| TEXT PROVIDED |
###
The 420-foot U.S. Coast Guard cutter Healy has departed from her homeport of Seattle for a four-month deployment to the Arctic Ocean to carry out scientific research. The Healy is the United States’ newest and most technologically advanced polar icebreaker and is designed to break through four and a half feet of ice continuously at three knots at temperatures as low as -50 degrees Fahrenheit. She has a permanent crew of 87 sailors and is capable of operations ranging from search and rescue, ship escort, environmental protection, and the enforcement of laws and treaties of the Polar Regions.
###
| EXTRACTED RECORDS |
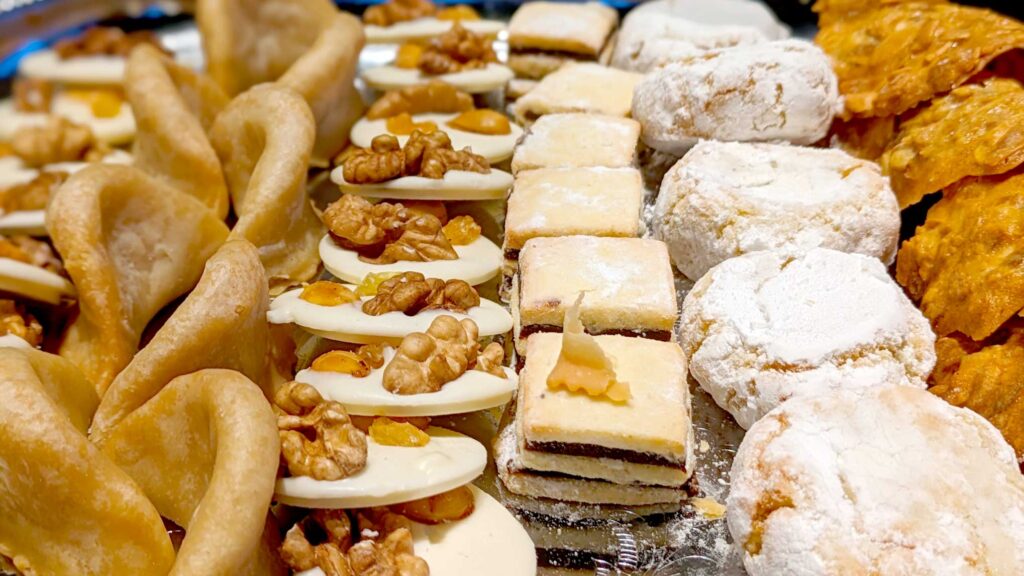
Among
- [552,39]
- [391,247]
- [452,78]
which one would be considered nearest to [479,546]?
[391,247]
###
Reproduce the passage about the cutter Healy from "The 420-foot U.S." to "the Polar Regions.".

| EXERCISE SOLUTION |
The 420-foot U.S. Coast Guard cutter Healy has departed from her homeport of Seattle for a four-month deployment to the Arctic Ocean to carry out scientific research. The Healy is the United States’ newest and most technologically advanced polar icebreaker and is designed to break through four and a half feet of ice continuously at three knots at temperatures as low as -50 degrees Fahrenheit. She has a permanent crew of 87 sailors and is capable of operations ranging from search and rescue, ship escort, environmental protection, and the enforcement of laws and treaties of the Polar Regions.